Dediquei quase toda minha vida profissional a aprender (conhecer e praticar) como tornar uma organização mais eficiente e valiosa. Da habilidade individual até implantar e otimizar o gerenciamento estratégico compartilhado por todo o tecido da empresa, minha atenção e meus estudos visavam a fazer melhor, com custos menores, essa trajetória de administrar uma organização. Sempre acreditei que administrar é aumentar o valor da organização. Agora e no futuro, priorizando sempre o segundo. Trazer os “pontos-futuro” para a realidade das pessoas, motivando-as a se apropriarem de seus desafios.

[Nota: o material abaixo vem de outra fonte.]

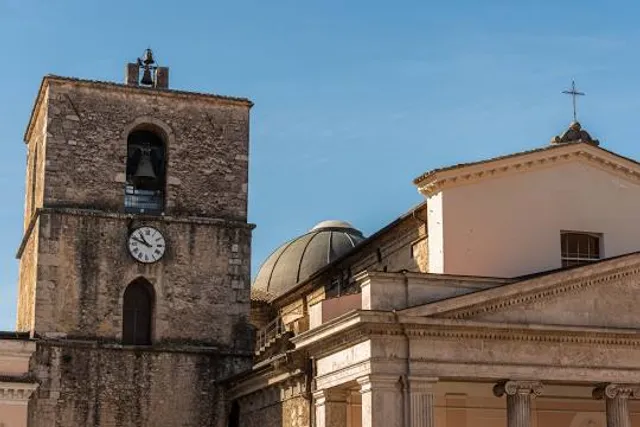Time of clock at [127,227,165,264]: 10:48
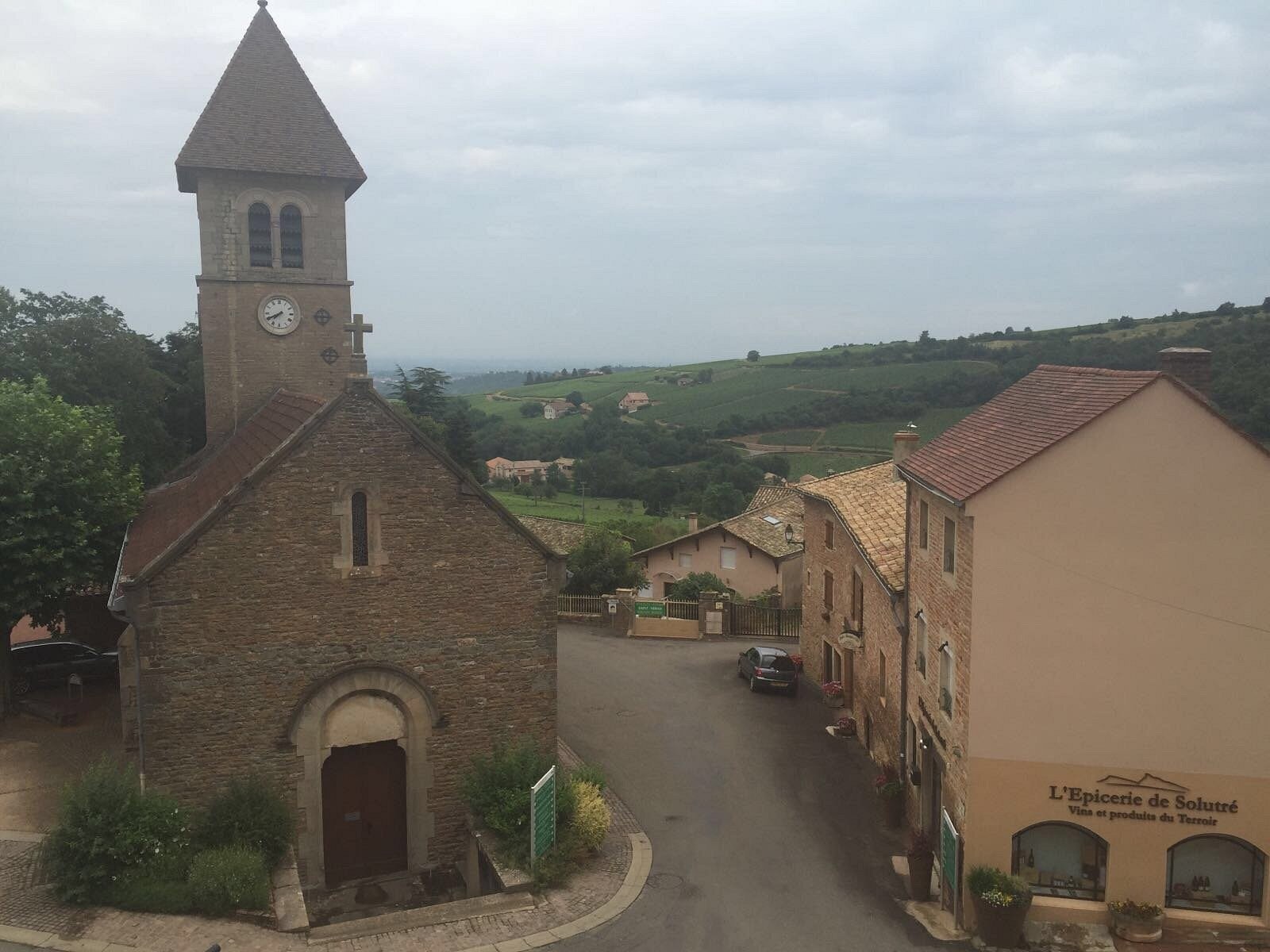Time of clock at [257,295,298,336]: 7:40
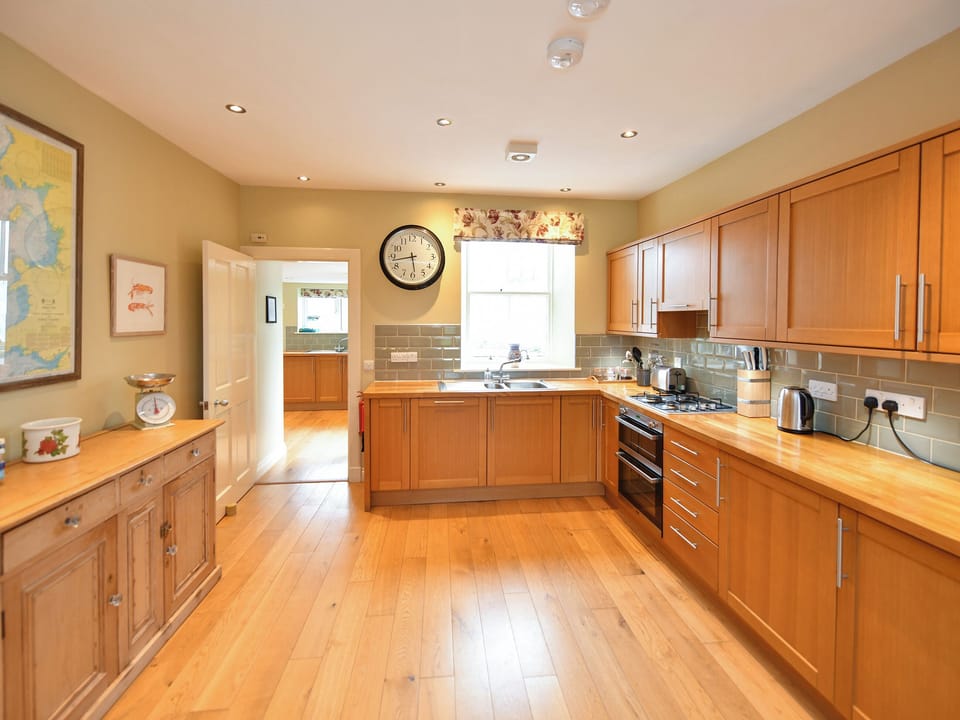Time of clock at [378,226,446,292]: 5:43
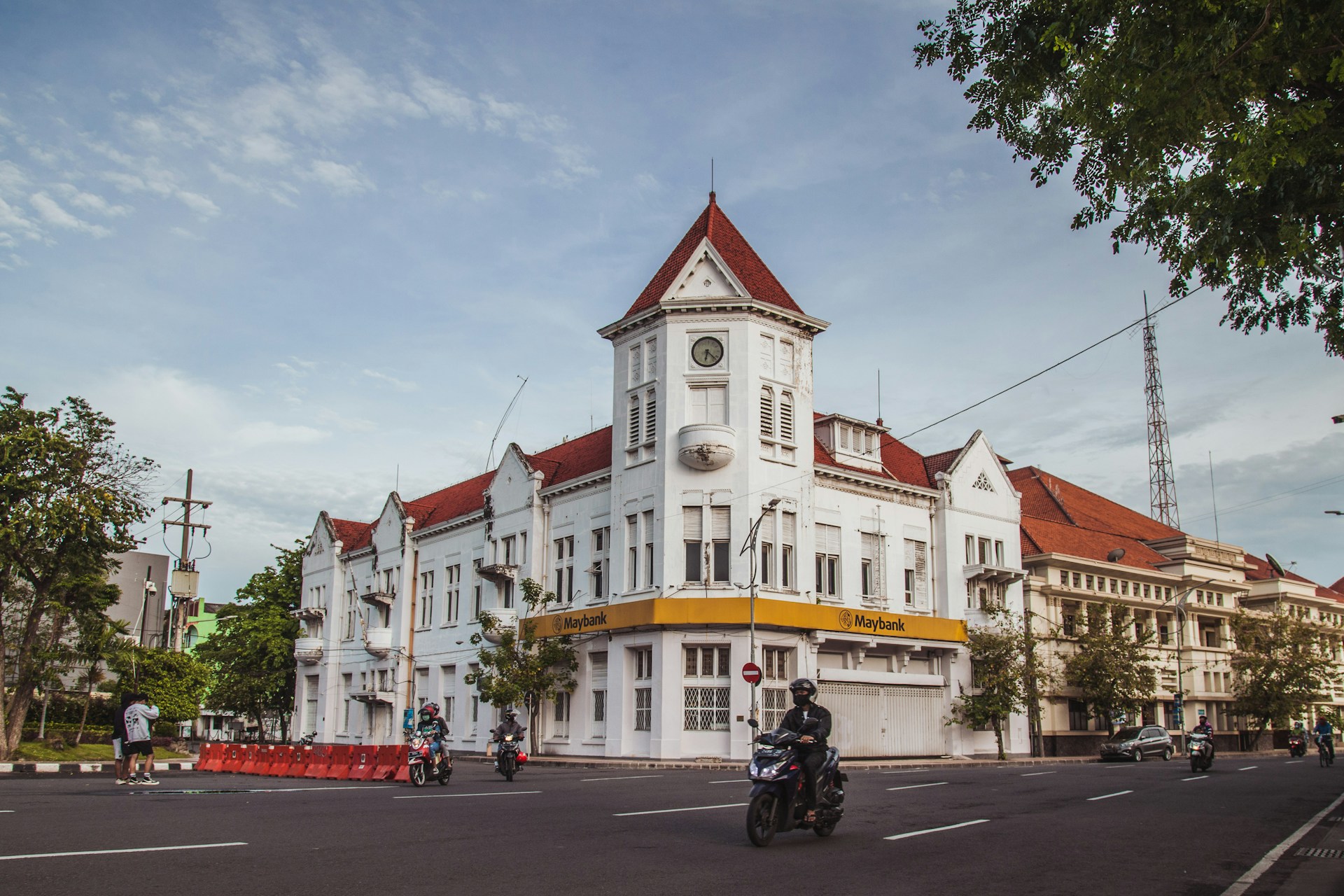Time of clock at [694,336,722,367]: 6:22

Vivenciei a trajetória da palavra “Qualidade” e sua vasta hermenêutica, desde a “ignorância entusiasmada” do início dos anos 80 até um certo cansaço e desencanto com esse nome no fim da década de 90. Conceitos, métodos e ferramentas gerenciais: tudo pra tornar a organização melhor e em busca da excelência. Das ferramentas gerenciais mais utilizadas no mundo (*1), pelo menos, três quartos delas foram vivenciadas pelas empresas que dirigi.
Atmosfera gerencial
Do chão da fábrica até a liderança executiva da organização, esse caminho, pode ser estimulante e enriquecedor. O poder para mim tinha menos a ver com a propriedade da empresa do que com exercê-lo para colocar em prática formas e ideias para construir uma empresa melhor. De mais valor. Era uma visão tão pura quanto necessária para focar apenas nas melhorias organizacionais.
Discutíamos e até brigávamos no trabalho, não para ter a propriedade da empresa, mas sim, para ter mais poder em sua estratégia e sua rotina. Via de regra, essa é a atitude do executivo profissional. É como se o poder quase sempre se confundisse com a propriedade e em nome dela, pudéssemos exercê-lo continua e permanentemente.
Dependendo do estágio de evolução das empresas, a presença do proprietário ou do grupo controlador é maior ou menor. Mas, sempre existirá. Nas empresas, ditas profissionalizadas (as que têm parte do capital em Bolsa, teoricamente), a ausência do exercício de propriedade pode ser tão alta que os executivos, de tão poderosos, podem chegar a pensar que são seus proprietários. Pelo fato de os mesmos estarem fora da contenda diária, muita coisa pode ser feita à margem daquilo que seria suas orientações. O velho dito “nose in, hands out” é mais uma orientação genérica, nem sempre aplicável em momentos essenciais.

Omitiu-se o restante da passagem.